Strengths and limitations

To our knowledge, this is the first study to investigate associations between pain and physical performance in the cervico-thoracic region using three cohorts of Swedish AFP. The included tests were time-efficient and easy to apply and can therefore easily be integrated in regular testing of AFP. Further, we included all available AFP at one airbase; our findings are therefore mainly generalizable to Swedish AFP on duty, although the findings may also be relevant for AFP of other countries, and other groups of workers with high loads on the upper spine. Although we only included physical features associated with cervico-thoracic pain, we are aware that the individual’s pain experience must always be considered from a biopsychosocial perspective.
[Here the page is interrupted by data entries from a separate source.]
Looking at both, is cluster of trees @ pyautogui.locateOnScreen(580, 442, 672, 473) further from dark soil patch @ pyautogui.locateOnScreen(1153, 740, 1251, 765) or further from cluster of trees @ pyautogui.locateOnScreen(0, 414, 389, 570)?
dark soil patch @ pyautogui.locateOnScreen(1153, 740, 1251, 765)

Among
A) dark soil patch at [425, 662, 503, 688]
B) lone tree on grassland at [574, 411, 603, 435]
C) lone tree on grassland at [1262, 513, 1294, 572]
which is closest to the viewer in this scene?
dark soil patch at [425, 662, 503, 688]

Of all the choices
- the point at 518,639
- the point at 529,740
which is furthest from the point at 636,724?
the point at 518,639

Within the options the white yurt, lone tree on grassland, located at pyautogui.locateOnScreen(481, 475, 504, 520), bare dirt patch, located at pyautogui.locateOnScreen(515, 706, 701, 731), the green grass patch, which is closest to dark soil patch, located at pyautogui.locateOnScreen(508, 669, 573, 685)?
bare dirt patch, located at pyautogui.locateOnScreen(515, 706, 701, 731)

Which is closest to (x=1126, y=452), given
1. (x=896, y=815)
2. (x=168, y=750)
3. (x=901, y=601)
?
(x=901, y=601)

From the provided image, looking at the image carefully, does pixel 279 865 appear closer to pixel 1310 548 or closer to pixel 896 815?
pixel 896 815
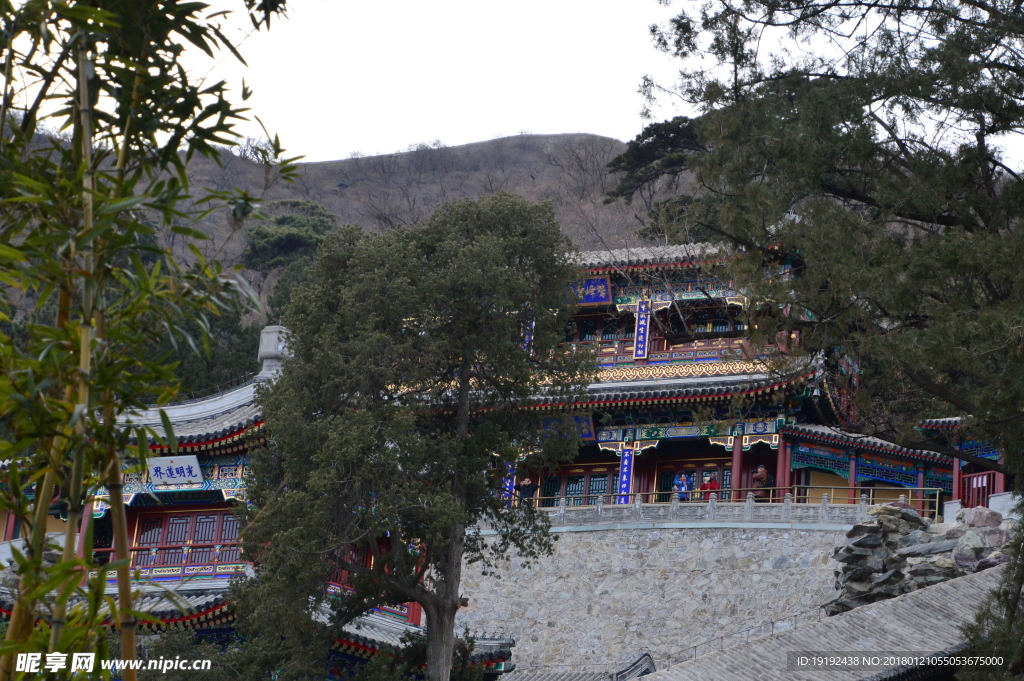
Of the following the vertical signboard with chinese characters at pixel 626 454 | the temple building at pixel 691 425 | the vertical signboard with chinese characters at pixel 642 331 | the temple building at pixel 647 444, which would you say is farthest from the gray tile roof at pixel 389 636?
the vertical signboard with chinese characters at pixel 642 331

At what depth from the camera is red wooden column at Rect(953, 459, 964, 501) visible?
73.3ft

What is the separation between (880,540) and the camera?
17.2 metres

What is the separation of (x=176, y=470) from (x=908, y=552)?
11875 mm

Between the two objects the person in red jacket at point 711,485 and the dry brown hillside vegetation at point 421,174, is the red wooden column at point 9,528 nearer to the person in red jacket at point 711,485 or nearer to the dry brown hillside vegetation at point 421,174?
the person in red jacket at point 711,485

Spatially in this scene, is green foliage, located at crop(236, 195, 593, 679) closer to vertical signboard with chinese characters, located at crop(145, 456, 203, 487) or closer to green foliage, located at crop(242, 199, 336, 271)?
vertical signboard with chinese characters, located at crop(145, 456, 203, 487)

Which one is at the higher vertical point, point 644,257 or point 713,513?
point 644,257

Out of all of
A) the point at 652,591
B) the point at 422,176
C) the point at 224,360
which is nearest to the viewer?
the point at 652,591

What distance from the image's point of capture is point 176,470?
68.1 ft

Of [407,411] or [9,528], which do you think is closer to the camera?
[407,411]

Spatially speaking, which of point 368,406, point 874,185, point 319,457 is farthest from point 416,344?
point 874,185

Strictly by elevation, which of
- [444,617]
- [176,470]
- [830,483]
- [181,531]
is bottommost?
[444,617]

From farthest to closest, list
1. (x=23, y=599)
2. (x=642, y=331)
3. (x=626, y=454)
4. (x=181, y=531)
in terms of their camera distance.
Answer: (x=642, y=331) < (x=626, y=454) < (x=181, y=531) < (x=23, y=599)

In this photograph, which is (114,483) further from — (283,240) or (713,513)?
(283,240)

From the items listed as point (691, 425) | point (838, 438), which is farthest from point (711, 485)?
point (838, 438)
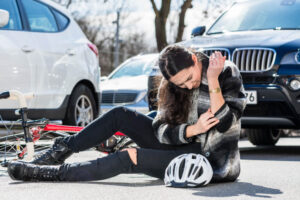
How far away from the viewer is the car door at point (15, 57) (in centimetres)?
695

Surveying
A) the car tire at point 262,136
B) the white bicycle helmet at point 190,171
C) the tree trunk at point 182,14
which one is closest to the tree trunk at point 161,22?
the tree trunk at point 182,14

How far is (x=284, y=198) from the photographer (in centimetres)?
412

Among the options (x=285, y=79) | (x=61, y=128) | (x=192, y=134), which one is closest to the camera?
(x=192, y=134)

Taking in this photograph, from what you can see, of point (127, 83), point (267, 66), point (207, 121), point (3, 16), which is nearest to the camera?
point (207, 121)

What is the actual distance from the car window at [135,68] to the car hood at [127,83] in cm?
39

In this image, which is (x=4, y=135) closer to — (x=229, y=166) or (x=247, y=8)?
(x=229, y=166)

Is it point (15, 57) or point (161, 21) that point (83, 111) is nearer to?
point (15, 57)

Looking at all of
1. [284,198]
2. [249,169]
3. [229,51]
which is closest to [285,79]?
[229,51]

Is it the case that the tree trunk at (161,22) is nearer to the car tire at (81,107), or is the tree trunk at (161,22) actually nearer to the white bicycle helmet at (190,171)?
the car tire at (81,107)

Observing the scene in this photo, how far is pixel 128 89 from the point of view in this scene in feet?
37.5

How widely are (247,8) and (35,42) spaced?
293 cm

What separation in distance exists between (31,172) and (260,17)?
462 centimetres

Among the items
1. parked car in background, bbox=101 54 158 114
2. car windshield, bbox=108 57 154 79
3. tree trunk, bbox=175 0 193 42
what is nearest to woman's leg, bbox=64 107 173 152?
parked car in background, bbox=101 54 158 114

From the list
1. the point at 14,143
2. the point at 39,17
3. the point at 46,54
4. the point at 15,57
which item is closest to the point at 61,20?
the point at 39,17
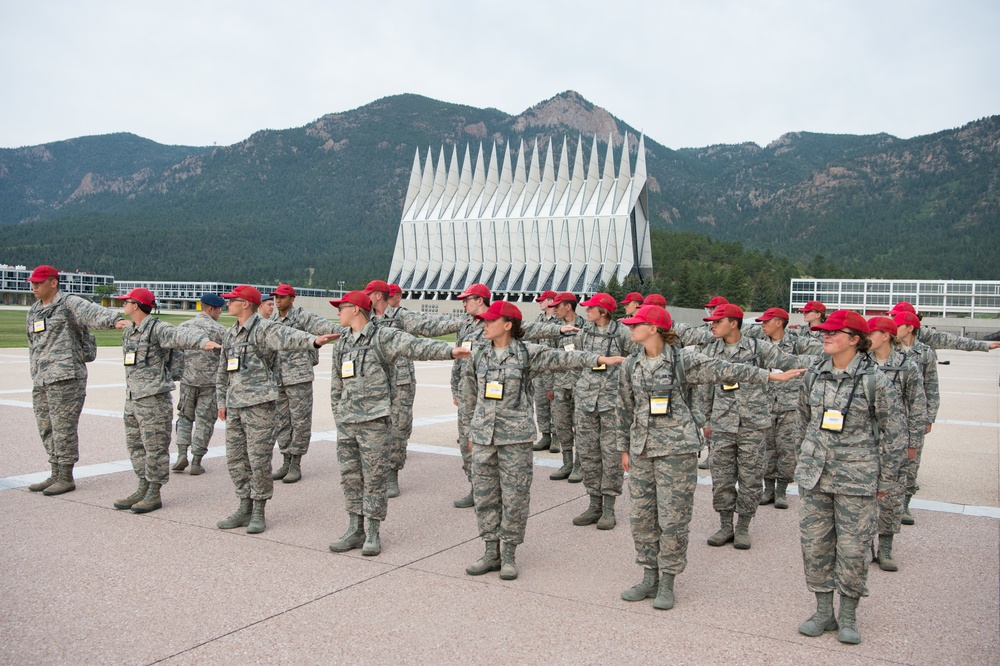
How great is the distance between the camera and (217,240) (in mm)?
138500

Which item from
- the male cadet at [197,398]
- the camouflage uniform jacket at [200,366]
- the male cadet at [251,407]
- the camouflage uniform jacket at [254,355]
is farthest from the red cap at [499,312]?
the camouflage uniform jacket at [200,366]

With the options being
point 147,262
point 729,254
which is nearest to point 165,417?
point 729,254

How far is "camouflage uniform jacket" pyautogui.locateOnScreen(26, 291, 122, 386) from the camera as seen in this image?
734cm

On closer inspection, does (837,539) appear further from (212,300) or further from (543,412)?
(212,300)

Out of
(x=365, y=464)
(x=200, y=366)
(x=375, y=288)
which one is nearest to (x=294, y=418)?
(x=200, y=366)

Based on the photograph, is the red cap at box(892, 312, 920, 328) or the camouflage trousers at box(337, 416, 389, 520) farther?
the red cap at box(892, 312, 920, 328)

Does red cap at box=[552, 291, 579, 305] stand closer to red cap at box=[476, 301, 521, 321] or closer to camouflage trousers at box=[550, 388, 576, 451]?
camouflage trousers at box=[550, 388, 576, 451]

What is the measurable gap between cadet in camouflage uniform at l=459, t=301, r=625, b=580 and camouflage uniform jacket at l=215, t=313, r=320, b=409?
5.80ft

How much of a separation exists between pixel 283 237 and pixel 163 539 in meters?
154

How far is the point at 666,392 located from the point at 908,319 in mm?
3532

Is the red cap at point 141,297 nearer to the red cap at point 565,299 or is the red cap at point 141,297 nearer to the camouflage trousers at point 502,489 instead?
the camouflage trousers at point 502,489

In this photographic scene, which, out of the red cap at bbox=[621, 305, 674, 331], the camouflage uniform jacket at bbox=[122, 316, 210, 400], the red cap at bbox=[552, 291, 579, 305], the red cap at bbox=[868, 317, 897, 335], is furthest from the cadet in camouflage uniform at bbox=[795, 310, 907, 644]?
the camouflage uniform jacket at bbox=[122, 316, 210, 400]

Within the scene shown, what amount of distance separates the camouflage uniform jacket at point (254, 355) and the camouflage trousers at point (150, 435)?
702 millimetres

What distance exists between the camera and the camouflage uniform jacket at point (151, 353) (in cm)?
686
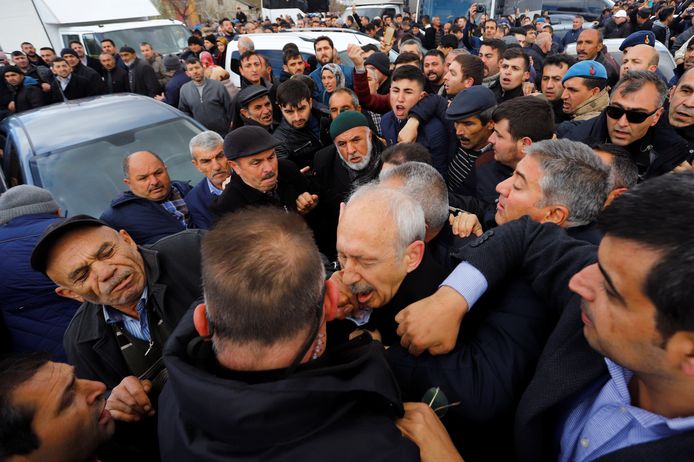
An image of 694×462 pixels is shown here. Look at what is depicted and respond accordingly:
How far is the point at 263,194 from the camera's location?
304 cm

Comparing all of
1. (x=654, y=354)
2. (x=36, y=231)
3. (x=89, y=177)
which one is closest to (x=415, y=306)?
(x=654, y=354)

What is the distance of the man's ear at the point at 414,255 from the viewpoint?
174cm

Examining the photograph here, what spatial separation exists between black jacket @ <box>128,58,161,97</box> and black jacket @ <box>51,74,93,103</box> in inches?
39.3

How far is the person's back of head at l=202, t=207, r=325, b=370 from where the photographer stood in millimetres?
980

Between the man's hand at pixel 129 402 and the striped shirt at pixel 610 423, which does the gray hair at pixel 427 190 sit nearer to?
A: the striped shirt at pixel 610 423

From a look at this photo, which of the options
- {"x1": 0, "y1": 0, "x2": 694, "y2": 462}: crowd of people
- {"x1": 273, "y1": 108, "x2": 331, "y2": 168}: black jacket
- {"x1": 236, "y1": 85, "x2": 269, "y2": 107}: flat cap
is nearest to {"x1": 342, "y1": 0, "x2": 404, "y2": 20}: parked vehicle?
{"x1": 236, "y1": 85, "x2": 269, "y2": 107}: flat cap

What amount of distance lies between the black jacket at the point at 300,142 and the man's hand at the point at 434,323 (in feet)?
10.7

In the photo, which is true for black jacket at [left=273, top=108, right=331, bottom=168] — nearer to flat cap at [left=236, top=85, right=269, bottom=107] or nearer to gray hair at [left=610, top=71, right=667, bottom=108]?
flat cap at [left=236, top=85, right=269, bottom=107]

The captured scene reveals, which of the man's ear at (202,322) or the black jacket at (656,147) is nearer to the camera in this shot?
the man's ear at (202,322)

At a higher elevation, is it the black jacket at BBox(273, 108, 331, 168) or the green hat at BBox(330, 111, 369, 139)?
the green hat at BBox(330, 111, 369, 139)

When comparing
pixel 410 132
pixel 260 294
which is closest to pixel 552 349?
pixel 260 294

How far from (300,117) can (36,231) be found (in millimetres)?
2628

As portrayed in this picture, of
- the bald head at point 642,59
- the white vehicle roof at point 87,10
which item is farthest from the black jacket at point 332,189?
the white vehicle roof at point 87,10

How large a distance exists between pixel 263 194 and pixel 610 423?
2.53 m
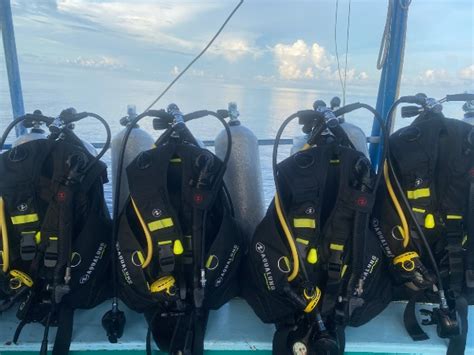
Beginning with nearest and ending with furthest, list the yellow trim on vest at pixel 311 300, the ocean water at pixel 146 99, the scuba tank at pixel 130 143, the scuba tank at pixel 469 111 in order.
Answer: the yellow trim on vest at pixel 311 300 → the scuba tank at pixel 469 111 → the scuba tank at pixel 130 143 → the ocean water at pixel 146 99

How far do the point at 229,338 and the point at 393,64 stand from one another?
52.3 inches

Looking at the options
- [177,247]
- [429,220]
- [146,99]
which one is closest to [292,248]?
[177,247]

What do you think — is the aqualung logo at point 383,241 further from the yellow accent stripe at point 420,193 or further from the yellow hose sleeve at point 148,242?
the yellow hose sleeve at point 148,242

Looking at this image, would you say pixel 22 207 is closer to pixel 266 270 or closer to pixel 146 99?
pixel 266 270

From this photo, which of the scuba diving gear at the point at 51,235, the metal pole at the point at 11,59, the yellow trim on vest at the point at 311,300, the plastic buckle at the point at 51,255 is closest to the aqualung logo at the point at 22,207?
the scuba diving gear at the point at 51,235

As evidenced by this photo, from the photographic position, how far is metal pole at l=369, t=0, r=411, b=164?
158 centimetres

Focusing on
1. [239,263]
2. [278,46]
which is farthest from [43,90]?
[239,263]

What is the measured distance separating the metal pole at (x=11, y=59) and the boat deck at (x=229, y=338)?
97cm

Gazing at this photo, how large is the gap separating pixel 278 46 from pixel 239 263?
78.5 inches

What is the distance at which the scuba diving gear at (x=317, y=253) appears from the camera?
104 cm

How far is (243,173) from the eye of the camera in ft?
4.76

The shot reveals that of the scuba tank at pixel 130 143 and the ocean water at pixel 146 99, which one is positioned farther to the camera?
the ocean water at pixel 146 99

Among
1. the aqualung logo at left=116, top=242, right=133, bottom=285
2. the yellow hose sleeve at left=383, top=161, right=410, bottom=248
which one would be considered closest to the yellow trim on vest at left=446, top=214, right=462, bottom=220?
the yellow hose sleeve at left=383, top=161, right=410, bottom=248

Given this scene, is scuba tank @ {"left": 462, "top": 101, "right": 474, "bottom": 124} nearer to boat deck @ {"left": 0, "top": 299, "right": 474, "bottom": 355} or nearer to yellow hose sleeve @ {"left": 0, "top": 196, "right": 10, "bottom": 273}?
boat deck @ {"left": 0, "top": 299, "right": 474, "bottom": 355}
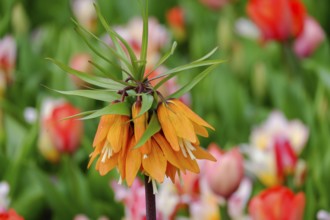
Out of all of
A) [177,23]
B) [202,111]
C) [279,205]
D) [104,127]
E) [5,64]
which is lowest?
[279,205]

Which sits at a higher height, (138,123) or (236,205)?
(138,123)

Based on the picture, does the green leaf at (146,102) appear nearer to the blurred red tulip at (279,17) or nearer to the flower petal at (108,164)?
the flower petal at (108,164)

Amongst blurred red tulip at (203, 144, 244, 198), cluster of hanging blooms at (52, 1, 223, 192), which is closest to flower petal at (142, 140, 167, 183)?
cluster of hanging blooms at (52, 1, 223, 192)

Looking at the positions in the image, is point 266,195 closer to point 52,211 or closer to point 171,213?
point 171,213

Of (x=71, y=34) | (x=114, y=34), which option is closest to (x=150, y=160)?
(x=114, y=34)

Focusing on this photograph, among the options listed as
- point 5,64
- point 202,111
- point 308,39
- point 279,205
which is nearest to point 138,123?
point 279,205

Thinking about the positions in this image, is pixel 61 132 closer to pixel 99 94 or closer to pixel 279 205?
pixel 279 205

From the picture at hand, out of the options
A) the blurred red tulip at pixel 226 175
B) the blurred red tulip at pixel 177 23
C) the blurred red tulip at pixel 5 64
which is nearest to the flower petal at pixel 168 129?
the blurred red tulip at pixel 226 175
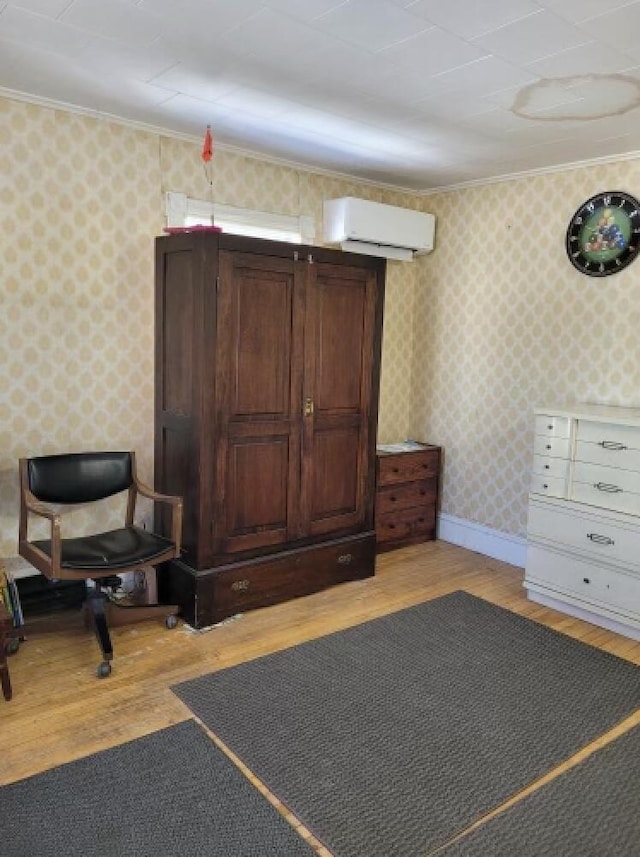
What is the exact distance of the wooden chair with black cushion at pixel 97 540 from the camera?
290 centimetres

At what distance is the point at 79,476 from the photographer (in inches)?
132

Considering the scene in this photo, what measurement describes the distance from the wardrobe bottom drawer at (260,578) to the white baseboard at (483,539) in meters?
1.05

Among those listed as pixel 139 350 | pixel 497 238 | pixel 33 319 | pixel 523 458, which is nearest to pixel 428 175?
pixel 497 238

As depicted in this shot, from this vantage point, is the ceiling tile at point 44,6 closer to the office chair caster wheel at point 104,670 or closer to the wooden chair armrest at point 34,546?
the wooden chair armrest at point 34,546

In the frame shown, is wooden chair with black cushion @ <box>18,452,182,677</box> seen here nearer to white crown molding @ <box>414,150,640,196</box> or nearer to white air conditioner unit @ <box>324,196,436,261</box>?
white air conditioner unit @ <box>324,196,436,261</box>

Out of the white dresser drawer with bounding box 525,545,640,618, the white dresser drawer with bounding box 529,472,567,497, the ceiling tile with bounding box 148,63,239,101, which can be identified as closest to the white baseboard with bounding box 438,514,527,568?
the white dresser drawer with bounding box 525,545,640,618

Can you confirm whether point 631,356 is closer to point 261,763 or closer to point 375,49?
point 375,49

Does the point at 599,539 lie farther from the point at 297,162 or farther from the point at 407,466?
the point at 297,162

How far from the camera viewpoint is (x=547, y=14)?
86.9 inches

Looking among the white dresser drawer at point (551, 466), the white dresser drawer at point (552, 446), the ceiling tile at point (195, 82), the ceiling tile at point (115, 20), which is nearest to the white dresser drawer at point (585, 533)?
the white dresser drawer at point (551, 466)

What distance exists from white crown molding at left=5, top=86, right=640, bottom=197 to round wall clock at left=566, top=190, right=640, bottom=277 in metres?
0.24

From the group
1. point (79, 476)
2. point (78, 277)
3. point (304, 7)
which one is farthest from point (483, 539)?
point (304, 7)

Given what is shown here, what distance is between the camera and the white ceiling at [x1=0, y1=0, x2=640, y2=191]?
226 cm

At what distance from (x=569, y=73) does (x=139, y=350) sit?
2.49 meters
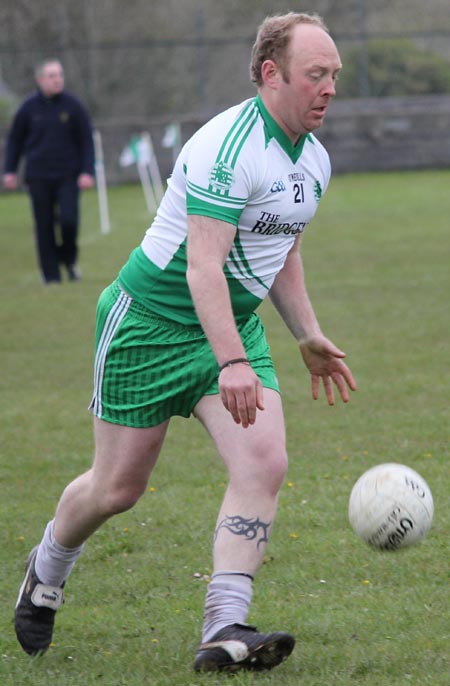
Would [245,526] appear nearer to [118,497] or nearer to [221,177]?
[118,497]

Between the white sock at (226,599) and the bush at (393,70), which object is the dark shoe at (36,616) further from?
the bush at (393,70)

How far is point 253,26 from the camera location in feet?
114

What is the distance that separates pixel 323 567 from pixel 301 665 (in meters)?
1.05

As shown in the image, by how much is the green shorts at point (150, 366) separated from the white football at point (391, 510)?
1.63 feet

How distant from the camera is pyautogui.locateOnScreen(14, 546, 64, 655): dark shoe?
4.45 metres

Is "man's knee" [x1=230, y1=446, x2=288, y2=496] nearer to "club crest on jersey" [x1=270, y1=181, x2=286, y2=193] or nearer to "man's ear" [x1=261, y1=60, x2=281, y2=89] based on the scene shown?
"club crest on jersey" [x1=270, y1=181, x2=286, y2=193]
We have shown in a previous study that lower self-reported rating of physical health was associated with increased odds of upper body pain in AFP [1]. The MSP questionnaire covers both work- and leisure-time factors, together with psychological and social domains that have shown to be important to reduce the burden of musculoskeletal disorders in the Swedish army. Other measures, including general fitness, are likely also of importance for the origin of cervico-thoracic pain [47]. Lastly, we included all AFP listed on flight duty at one Swedish airbase and no power calculation was performed. This might contribute to the fact that few differences in physical performance between FP, HP and RC were found. Still, their different physical work exposure suggests that AFP-specific preventive tools/screening tests should be taken into consideration.

Conclusions

This study showed that impaired movement control of the cervical and lumbar regions, as well as cervical range of motion, were associated with cervico-thoracic pain in Swedish AFP. Therefore, assessment of physical performance including movement control and ROM seems an appropriate addition to the existing MSP to systematically optimize physical performance and prevent pain among AFP. Strength and endurance in the cervico-thoracic region were not associated factors and therefore seem to be less important for cervico-thoracic pain on a group level, although this needs to be investigated further. Prospective studies are also required to investigate potential causative associations between physical test performance and cervico-thoracic pain in AFP. We further suggest that future studies include a more detailed assessment of AFP with cervico-thoracic pain to fully establish their individual impairments.